→ **What to work on**: Scan the data below and copy each line where "model" occurs.

(Source texts of formatted documents)
═══
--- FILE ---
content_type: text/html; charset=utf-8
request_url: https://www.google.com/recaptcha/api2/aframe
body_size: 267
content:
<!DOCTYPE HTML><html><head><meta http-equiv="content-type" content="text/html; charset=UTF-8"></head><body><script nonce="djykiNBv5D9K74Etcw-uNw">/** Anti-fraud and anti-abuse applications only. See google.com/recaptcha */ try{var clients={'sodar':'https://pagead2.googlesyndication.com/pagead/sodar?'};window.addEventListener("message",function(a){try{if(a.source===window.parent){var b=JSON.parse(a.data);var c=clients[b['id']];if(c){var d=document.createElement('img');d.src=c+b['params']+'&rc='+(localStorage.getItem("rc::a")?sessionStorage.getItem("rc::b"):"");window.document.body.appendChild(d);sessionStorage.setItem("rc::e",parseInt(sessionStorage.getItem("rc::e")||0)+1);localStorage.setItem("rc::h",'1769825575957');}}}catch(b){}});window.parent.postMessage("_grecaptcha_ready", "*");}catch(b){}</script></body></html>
═══
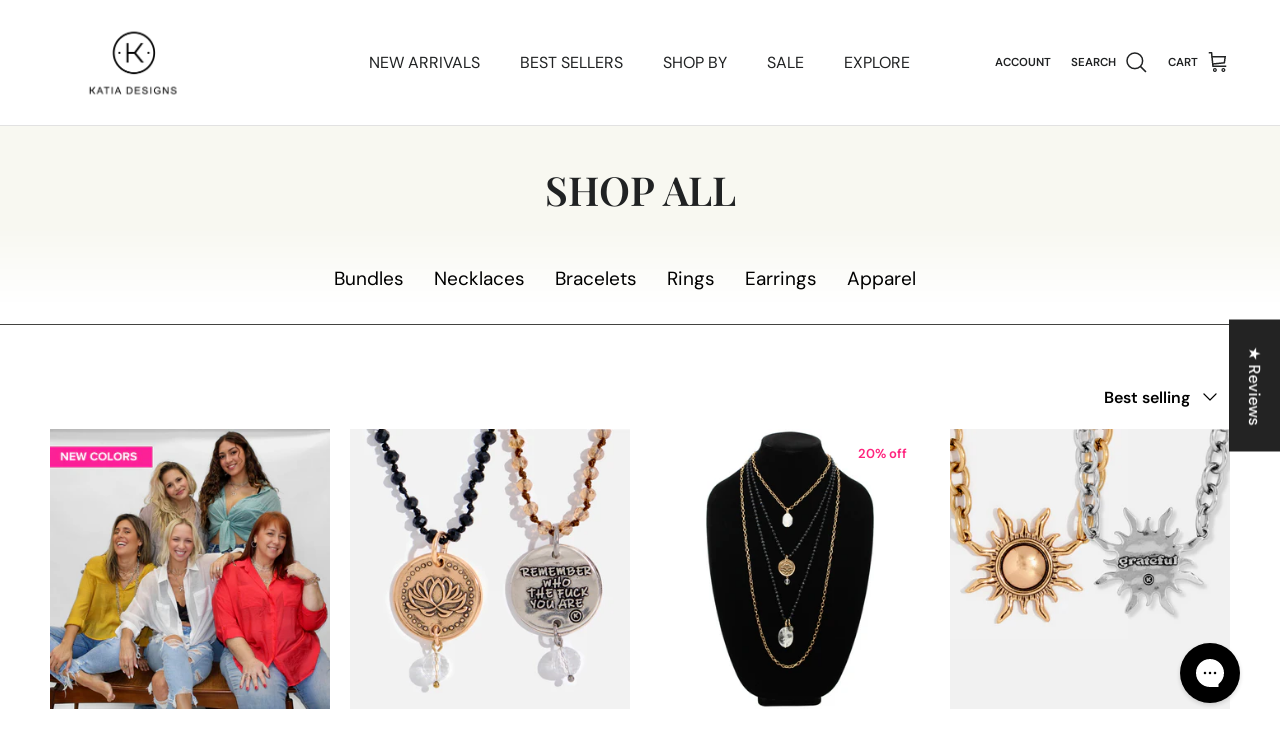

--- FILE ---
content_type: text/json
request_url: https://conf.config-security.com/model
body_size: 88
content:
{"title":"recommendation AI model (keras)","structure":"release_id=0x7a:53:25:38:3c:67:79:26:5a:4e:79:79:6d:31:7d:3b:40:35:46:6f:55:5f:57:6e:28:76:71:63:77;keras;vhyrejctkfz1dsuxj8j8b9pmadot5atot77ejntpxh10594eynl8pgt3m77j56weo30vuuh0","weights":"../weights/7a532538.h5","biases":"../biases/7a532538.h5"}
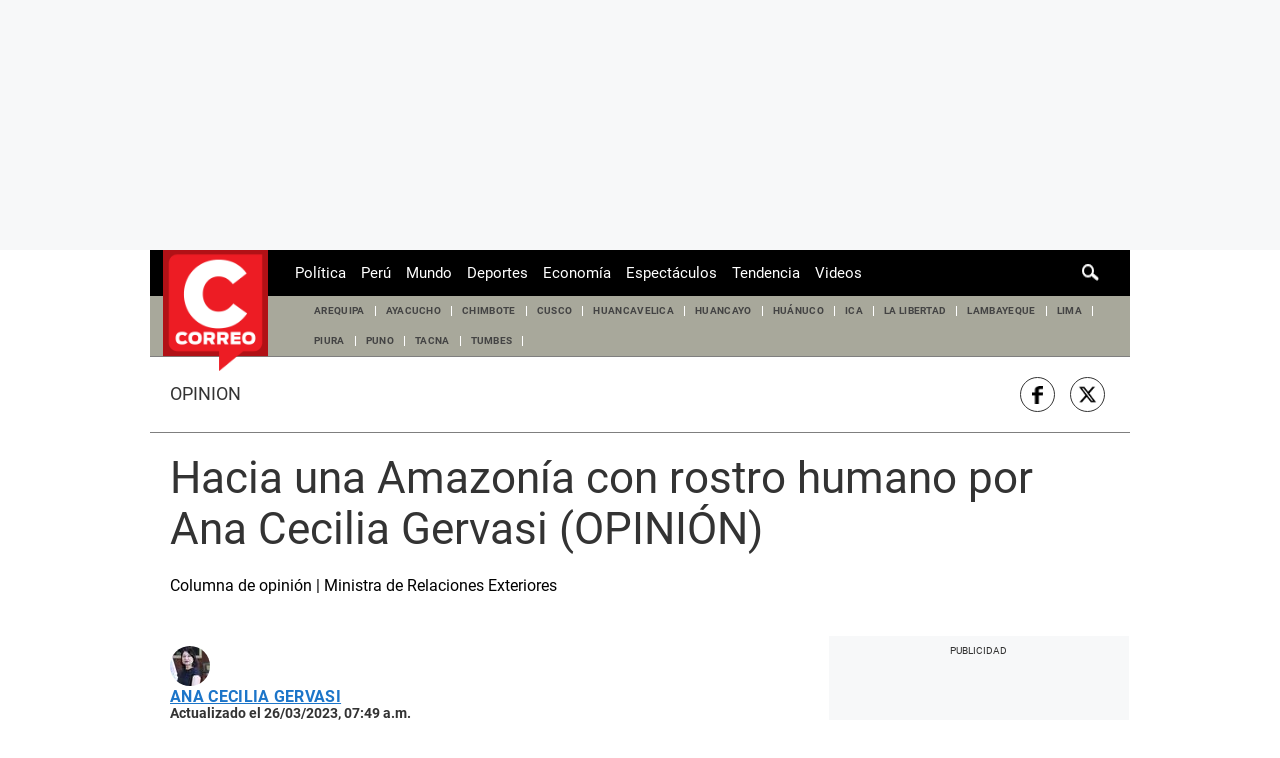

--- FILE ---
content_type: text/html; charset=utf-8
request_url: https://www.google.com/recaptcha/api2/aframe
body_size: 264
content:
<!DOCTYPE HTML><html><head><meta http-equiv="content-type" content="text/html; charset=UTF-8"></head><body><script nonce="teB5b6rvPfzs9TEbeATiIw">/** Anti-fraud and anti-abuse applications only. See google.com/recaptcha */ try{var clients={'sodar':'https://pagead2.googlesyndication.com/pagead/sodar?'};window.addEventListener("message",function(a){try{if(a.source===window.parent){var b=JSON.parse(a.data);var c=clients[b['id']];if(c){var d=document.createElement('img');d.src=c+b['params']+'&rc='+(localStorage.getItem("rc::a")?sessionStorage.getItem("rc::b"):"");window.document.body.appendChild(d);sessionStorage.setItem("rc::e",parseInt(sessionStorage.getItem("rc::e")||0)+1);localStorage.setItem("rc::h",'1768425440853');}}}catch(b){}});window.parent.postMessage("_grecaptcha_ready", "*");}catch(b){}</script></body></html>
═══
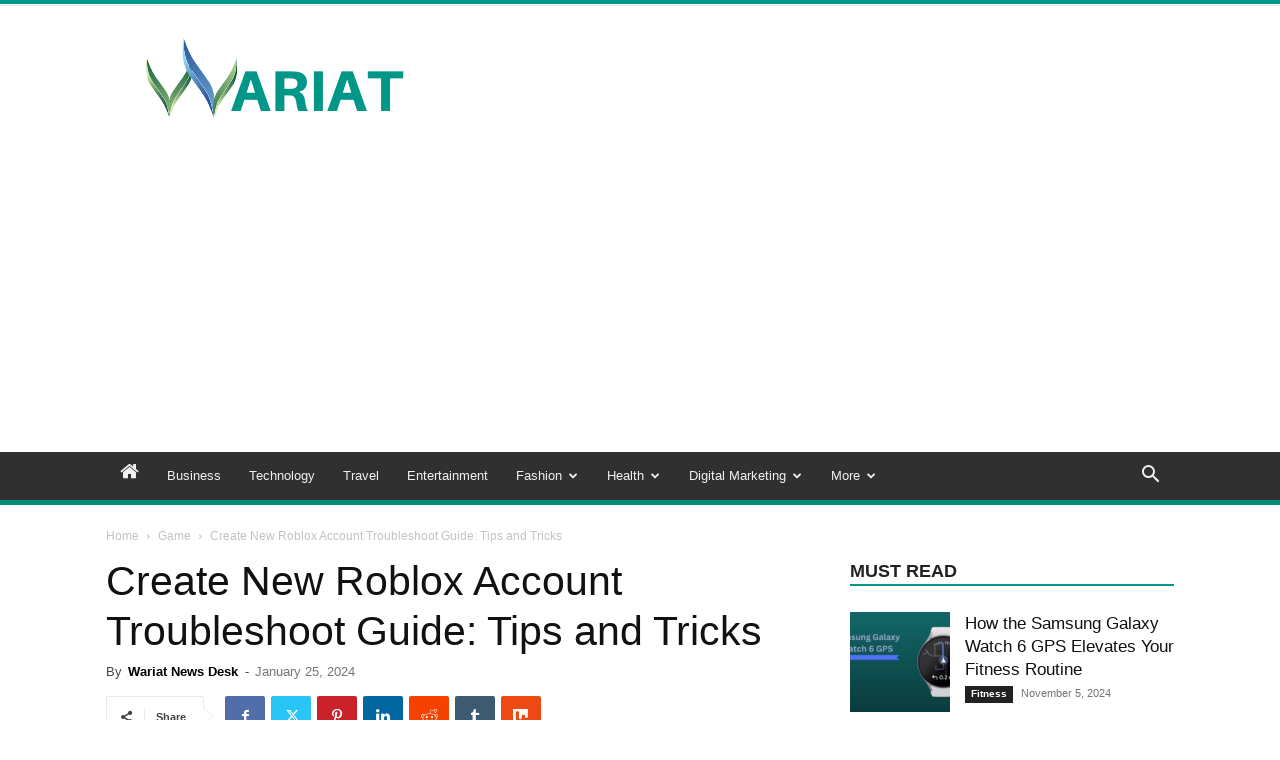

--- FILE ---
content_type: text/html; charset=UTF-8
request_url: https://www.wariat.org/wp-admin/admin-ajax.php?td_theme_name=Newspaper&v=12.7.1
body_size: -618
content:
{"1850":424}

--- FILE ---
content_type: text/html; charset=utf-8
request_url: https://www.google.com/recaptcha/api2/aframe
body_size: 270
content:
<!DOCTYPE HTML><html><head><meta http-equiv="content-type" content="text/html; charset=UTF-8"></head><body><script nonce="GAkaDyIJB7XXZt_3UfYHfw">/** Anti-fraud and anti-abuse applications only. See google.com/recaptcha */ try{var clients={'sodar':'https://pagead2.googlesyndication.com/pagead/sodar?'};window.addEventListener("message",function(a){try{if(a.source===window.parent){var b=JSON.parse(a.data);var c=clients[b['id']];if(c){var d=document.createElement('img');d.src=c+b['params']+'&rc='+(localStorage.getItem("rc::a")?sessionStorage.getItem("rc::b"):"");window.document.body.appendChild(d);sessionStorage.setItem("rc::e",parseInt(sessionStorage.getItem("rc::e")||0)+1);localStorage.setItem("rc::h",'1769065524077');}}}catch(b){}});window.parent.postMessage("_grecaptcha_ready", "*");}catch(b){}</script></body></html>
═══
→ **Task result**:
request_url: https://conf.config-security.com/model
{"title":"recommendation AI model (keras)","structure":"release_id=0x7a:53:25:38:3c:67:79:26:5a:4e:79:79:6d:31:7d:3b:40:35:46:6f:55:5f:57:6e:28:76:71:63:77;keras;vhyrejctkfz1dsuxj8j8b9pmadot5atot77ejntpxh10594eynl8pgt3m77j56weo30vuuh0","weights":"../weights/7a532538.h5","biases":"../biases/7a532538.h5"}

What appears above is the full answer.